**Исходный отрывок:**
☆ ☆ ☆ ☆ ☆

Люди за забором. Частное пространство, власть и собственность в России - Максим Трудолюбов 6 стр.


Публичность – всегда помеха, когда между общим и частным есть конфликт. Но публичность не всегда можно контролировать: страсть к королевским масштабам выдает хозяина. К тому же общественный интерес к необычным частным домам за последнее время вырос. И удовлетворить этот интерес проще, чем думают владельцы тайной недвижимости. Через забор можно заглянуть с помощью Google Earth, можно оказаться рядом и сфотографировать – камеры есть почти в каждом телефоне, а социальные сети позволяют быстро распространять видеоистории.

Так что о тайных дворцах мы со временем будем знать все. Возможно, гражданское любопытство и социальные медиа помогут нам сделать то, что всегда дается так трудно, – избавиться от установок и институтов прошлого. В данном случае речь идет о пережившем свою эпоху советском институте номенклатуры и номенклатурном потреблении. Номенклатура – закрытый для общества перечень самых важных и хлебных постов в партии власти, государственной системе и экономике – оказалась крепкой традицией, дожившей до наших дней.

☆ ☆ ☆ ☆ ☆

**Необработанные строки:**
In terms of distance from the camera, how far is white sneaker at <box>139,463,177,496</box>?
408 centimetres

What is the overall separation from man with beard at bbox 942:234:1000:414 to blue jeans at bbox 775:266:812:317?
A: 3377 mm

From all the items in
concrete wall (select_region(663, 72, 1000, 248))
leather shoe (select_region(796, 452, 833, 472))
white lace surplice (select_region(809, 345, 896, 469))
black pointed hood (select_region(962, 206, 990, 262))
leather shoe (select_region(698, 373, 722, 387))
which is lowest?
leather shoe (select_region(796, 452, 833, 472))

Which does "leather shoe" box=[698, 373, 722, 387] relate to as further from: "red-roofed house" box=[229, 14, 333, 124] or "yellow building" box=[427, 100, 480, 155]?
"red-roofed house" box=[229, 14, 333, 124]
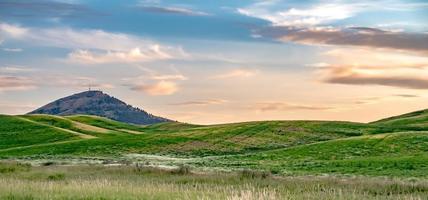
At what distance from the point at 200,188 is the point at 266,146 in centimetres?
7012

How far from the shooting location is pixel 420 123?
119375 mm

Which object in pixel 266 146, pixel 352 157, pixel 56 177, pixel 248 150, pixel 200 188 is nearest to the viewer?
pixel 200 188

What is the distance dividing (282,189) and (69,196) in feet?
30.3

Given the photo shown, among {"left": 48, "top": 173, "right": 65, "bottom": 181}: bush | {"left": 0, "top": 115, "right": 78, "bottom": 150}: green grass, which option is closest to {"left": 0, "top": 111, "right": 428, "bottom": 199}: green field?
{"left": 0, "top": 115, "right": 78, "bottom": 150}: green grass

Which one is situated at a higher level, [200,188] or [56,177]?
[56,177]

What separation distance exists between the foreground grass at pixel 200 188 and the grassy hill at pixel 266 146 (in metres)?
17.2

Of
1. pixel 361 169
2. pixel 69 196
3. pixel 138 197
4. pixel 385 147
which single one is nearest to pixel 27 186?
pixel 69 196

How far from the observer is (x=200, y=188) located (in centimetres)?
2655

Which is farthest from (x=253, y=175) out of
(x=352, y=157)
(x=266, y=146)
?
(x=266, y=146)

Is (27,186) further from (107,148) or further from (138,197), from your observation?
(107,148)

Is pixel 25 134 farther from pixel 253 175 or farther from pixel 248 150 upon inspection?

☆ ☆ ☆ ☆ ☆

**Условие задачи:**
Повторите дословно фрагмент отрывка о тайных дворцах, начиная со слов «Публичность – всегда» и далее вплоть до слов «быстро распространять видеоистории.».

**Ответ на задание:**
Публичность – всегда помеха, когда между общим и частным есть конфликт. Но публичность не всегда можно контролировать: страсть к королевским масштабам выдает хозяина. К тому же общественный интерес к необычным частным домам за последнее время вырос. И удовлетворить этот интерес проще, чем думают владельцы тайной недвижимости. Через забор можно заглянуть с помощью Google Earth, можно оказаться рядом и сфотографировать – камеры есть почти в каждом телефоне, а социальные сети позволяют быстро распространять видеоистории.